To be done >> Retype, word for word, every line starting at the line with "Please refer to" and ending with the final line of the entries; skip the pictures.

--- start of Record extracts ---

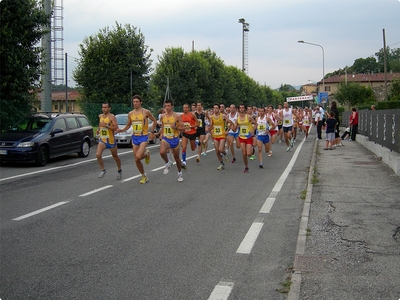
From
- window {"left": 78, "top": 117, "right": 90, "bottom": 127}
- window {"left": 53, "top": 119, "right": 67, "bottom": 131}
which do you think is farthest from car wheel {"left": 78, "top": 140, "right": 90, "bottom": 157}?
window {"left": 53, "top": 119, "right": 67, "bottom": 131}

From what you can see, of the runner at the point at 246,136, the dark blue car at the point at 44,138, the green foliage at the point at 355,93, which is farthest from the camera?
the green foliage at the point at 355,93

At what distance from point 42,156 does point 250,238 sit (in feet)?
33.9

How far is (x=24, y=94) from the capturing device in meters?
19.7

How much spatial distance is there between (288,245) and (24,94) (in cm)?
1627

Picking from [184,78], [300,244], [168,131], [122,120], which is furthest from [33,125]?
[184,78]

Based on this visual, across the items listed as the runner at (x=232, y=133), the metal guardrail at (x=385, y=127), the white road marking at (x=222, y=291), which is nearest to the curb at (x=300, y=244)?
the white road marking at (x=222, y=291)

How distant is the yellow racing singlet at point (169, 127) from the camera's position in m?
11.7

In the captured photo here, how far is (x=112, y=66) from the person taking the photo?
36031 millimetres

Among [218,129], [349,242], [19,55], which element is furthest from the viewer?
[19,55]

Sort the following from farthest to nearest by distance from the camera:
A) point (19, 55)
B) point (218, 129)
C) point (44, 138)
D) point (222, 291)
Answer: point (19, 55), point (44, 138), point (218, 129), point (222, 291)

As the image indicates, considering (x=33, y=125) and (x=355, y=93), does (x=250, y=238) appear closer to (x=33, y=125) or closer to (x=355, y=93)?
(x=33, y=125)

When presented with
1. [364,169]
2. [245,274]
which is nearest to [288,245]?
[245,274]

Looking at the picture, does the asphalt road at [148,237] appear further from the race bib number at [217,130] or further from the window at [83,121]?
the window at [83,121]

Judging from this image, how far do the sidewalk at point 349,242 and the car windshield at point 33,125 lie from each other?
899 cm
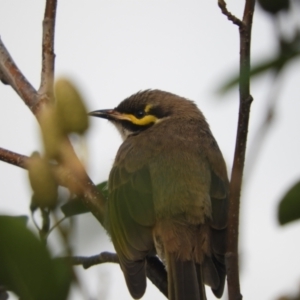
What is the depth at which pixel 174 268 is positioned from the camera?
12.9ft

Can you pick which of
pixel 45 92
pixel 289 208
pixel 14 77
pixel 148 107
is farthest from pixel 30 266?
pixel 148 107

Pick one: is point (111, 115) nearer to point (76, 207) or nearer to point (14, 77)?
point (14, 77)

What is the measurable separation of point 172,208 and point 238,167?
6.59ft

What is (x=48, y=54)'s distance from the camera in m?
3.97

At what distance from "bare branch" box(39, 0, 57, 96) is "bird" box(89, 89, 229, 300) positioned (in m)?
0.59

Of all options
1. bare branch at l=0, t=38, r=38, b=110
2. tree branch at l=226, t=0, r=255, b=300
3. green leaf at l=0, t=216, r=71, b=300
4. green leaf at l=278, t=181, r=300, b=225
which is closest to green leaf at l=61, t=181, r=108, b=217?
green leaf at l=0, t=216, r=71, b=300

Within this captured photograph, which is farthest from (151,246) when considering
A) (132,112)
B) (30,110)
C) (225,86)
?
(225,86)

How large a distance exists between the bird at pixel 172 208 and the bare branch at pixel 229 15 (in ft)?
6.24

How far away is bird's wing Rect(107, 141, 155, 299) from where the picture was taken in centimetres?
400

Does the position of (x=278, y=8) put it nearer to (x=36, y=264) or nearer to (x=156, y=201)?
(x=36, y=264)

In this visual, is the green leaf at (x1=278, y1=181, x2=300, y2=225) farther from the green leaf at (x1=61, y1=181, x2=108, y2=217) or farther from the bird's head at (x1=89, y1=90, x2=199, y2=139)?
the bird's head at (x1=89, y1=90, x2=199, y2=139)

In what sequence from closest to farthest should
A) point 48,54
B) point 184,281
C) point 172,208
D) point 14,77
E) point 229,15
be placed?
point 229,15, point 184,281, point 48,54, point 172,208, point 14,77

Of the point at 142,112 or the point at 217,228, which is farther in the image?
the point at 142,112

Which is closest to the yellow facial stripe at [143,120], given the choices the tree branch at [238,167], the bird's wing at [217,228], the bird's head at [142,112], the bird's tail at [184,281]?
the bird's head at [142,112]
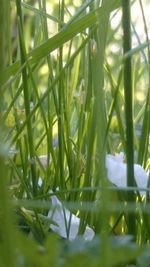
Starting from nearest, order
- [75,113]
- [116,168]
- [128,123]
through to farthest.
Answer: [128,123]
[116,168]
[75,113]

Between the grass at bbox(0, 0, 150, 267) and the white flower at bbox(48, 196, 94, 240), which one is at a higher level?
the grass at bbox(0, 0, 150, 267)

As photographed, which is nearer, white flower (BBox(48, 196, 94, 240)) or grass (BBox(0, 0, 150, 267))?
grass (BBox(0, 0, 150, 267))

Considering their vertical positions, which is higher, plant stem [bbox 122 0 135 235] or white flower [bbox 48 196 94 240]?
plant stem [bbox 122 0 135 235]

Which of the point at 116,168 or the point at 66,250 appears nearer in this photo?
the point at 66,250

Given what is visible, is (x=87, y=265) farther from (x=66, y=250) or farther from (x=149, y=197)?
(x=149, y=197)

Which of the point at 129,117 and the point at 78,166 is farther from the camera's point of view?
the point at 78,166

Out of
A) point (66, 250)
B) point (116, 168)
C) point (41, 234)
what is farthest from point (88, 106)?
point (66, 250)

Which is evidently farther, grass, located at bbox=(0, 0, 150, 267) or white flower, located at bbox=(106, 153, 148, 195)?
white flower, located at bbox=(106, 153, 148, 195)

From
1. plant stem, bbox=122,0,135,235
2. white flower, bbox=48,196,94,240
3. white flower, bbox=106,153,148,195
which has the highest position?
plant stem, bbox=122,0,135,235

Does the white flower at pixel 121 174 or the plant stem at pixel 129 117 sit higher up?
the plant stem at pixel 129 117

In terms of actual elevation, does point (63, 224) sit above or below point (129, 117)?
below

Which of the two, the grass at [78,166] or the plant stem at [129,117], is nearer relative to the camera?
the grass at [78,166]
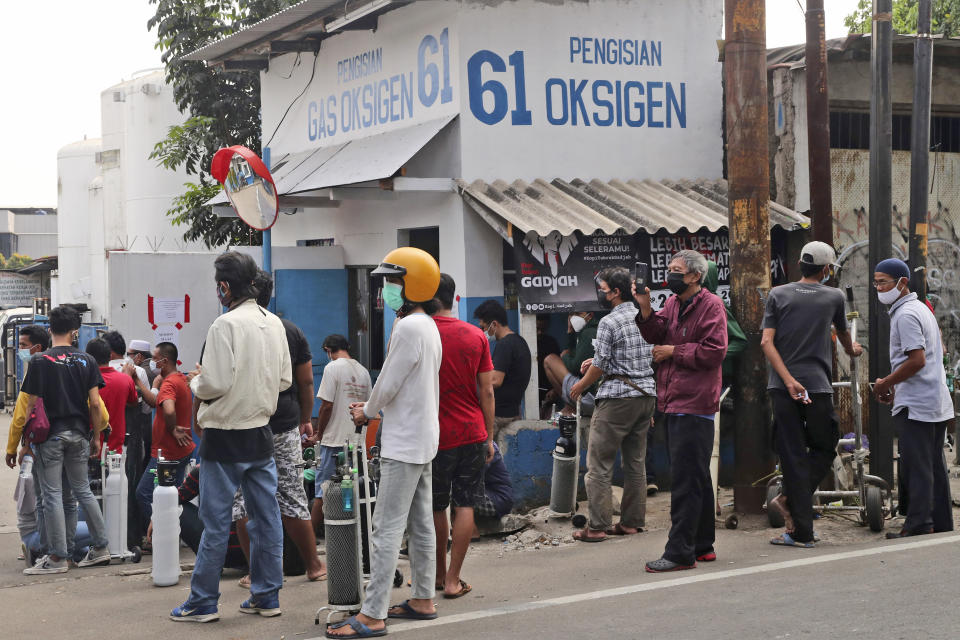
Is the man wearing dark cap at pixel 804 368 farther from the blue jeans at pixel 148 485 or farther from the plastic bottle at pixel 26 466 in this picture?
the plastic bottle at pixel 26 466

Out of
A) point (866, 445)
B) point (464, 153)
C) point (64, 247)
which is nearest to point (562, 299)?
point (464, 153)

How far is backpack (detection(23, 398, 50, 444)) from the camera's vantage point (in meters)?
7.65

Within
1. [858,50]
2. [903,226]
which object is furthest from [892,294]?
[903,226]

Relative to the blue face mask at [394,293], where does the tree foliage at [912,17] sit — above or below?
above

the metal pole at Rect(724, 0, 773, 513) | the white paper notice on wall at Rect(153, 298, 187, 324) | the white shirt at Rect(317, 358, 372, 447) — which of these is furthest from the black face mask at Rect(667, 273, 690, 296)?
the white paper notice on wall at Rect(153, 298, 187, 324)

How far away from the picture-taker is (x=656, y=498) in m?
9.35

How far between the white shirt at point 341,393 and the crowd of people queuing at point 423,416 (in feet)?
0.05

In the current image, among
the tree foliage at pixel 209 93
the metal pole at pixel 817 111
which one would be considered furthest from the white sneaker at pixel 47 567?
the tree foliage at pixel 209 93

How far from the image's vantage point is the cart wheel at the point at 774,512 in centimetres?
748

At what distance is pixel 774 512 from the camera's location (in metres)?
7.48

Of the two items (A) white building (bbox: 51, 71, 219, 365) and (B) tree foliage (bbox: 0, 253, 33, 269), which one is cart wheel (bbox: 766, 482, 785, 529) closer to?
(A) white building (bbox: 51, 71, 219, 365)

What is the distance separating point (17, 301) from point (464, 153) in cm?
3249

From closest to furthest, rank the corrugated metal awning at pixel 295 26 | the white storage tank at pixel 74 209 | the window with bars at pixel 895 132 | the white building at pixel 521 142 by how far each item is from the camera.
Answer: the white building at pixel 521 142 < the corrugated metal awning at pixel 295 26 < the window with bars at pixel 895 132 < the white storage tank at pixel 74 209

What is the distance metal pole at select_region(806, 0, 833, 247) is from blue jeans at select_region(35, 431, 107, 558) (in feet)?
19.6
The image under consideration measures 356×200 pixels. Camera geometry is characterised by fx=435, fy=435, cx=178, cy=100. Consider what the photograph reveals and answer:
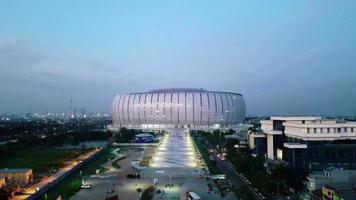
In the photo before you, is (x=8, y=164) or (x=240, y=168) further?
(x=8, y=164)

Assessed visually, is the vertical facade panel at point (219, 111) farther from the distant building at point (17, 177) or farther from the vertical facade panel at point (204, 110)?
the distant building at point (17, 177)

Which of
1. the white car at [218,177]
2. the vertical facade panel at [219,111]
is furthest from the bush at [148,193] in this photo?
the vertical facade panel at [219,111]

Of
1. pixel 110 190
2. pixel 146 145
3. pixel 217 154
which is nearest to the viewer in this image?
pixel 110 190

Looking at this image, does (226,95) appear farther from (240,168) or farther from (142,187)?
(142,187)

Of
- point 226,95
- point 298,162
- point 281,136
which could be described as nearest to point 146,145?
point 281,136

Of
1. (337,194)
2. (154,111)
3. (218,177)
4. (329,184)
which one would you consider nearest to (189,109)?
(154,111)

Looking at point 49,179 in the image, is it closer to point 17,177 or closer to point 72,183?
point 72,183

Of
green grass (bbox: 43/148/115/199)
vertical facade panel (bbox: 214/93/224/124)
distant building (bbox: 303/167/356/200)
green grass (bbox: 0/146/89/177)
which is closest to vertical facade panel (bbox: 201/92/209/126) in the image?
vertical facade panel (bbox: 214/93/224/124)
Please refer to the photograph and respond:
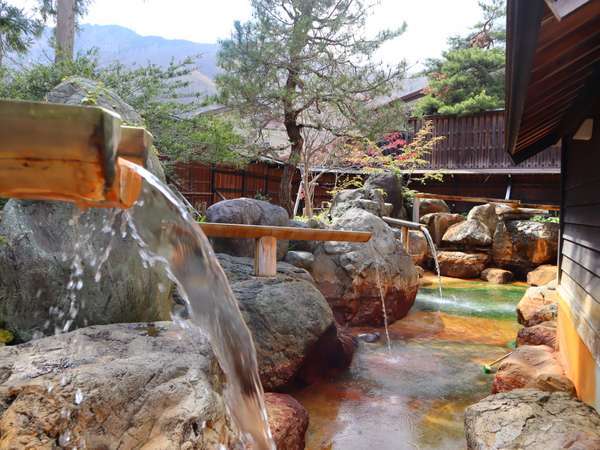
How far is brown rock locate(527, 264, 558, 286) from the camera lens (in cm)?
1241

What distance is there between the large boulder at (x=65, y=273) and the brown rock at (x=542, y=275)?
11735mm

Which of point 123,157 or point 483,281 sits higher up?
point 123,157

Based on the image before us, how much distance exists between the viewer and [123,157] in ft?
5.03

--- end of Record extracts ---

Exercise response >>
Please refer to the photograph and respond:
How far is brown rock locate(527, 264, 558, 286) from the camera lens (in cm)?
1241

What distance is there between the large boulder at (x=65, y=273) and the brown rock at (x=542, y=275)?
11735mm

Which of point 123,157 or point 483,281 sits higher up?
point 123,157

Based on the image before us, how much distance exists between the viewer and [123,157] in ft?
5.03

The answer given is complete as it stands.